[Exercise aim]: Can you convert the lines between the line holding "Of the spectator" and the end of the material, inclusive, into a Markdown table with the columns Number and Line, leaving out blank lines?

──────────

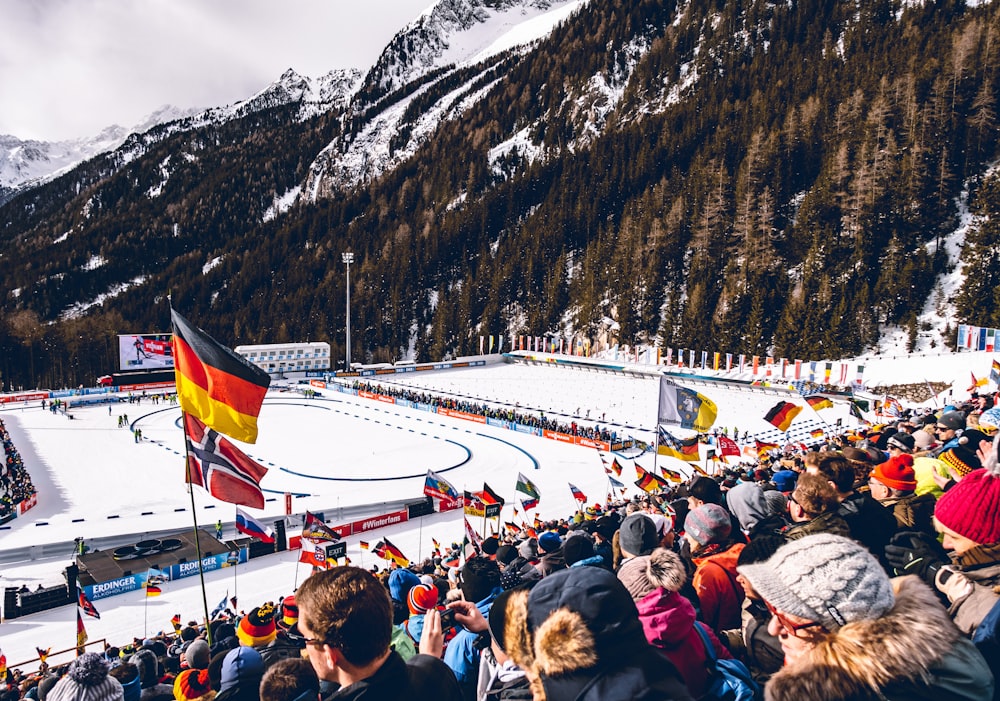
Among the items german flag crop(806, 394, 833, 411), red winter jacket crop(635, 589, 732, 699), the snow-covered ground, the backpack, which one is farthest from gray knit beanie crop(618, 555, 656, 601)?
german flag crop(806, 394, 833, 411)

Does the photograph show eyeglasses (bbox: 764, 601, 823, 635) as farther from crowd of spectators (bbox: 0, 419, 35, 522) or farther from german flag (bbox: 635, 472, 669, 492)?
crowd of spectators (bbox: 0, 419, 35, 522)

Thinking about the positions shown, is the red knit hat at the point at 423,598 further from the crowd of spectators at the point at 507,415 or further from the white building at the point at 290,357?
the white building at the point at 290,357

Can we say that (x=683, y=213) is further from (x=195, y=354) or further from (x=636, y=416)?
(x=195, y=354)

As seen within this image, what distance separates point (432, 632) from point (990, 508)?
8.39ft

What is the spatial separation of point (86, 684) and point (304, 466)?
2417cm

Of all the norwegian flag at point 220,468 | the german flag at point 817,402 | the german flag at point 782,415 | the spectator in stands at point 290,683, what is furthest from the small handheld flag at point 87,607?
the german flag at point 817,402

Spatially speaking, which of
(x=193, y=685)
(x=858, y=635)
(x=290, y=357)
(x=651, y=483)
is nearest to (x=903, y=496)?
(x=858, y=635)

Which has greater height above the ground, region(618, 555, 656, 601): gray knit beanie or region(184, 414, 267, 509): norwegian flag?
region(618, 555, 656, 601): gray knit beanie

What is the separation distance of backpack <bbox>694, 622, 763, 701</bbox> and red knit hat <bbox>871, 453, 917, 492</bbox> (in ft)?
10.4

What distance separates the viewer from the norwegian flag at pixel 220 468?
7969 millimetres

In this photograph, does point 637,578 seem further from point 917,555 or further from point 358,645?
point 917,555

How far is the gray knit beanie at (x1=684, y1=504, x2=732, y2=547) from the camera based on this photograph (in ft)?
13.1

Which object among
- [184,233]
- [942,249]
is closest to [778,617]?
[942,249]

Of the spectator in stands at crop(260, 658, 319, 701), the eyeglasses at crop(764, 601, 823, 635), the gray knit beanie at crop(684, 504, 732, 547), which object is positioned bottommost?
the spectator in stands at crop(260, 658, 319, 701)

──────────

[Task answer]:
| Number | Line |
|---|---|
| 1 | Of the spectator in stands at crop(260, 658, 319, 701), the eyeglasses at crop(764, 601, 823, 635), the gray knit beanie at crop(684, 504, 732, 547), which object is positioned bottommost? |
| 2 | the spectator in stands at crop(260, 658, 319, 701) |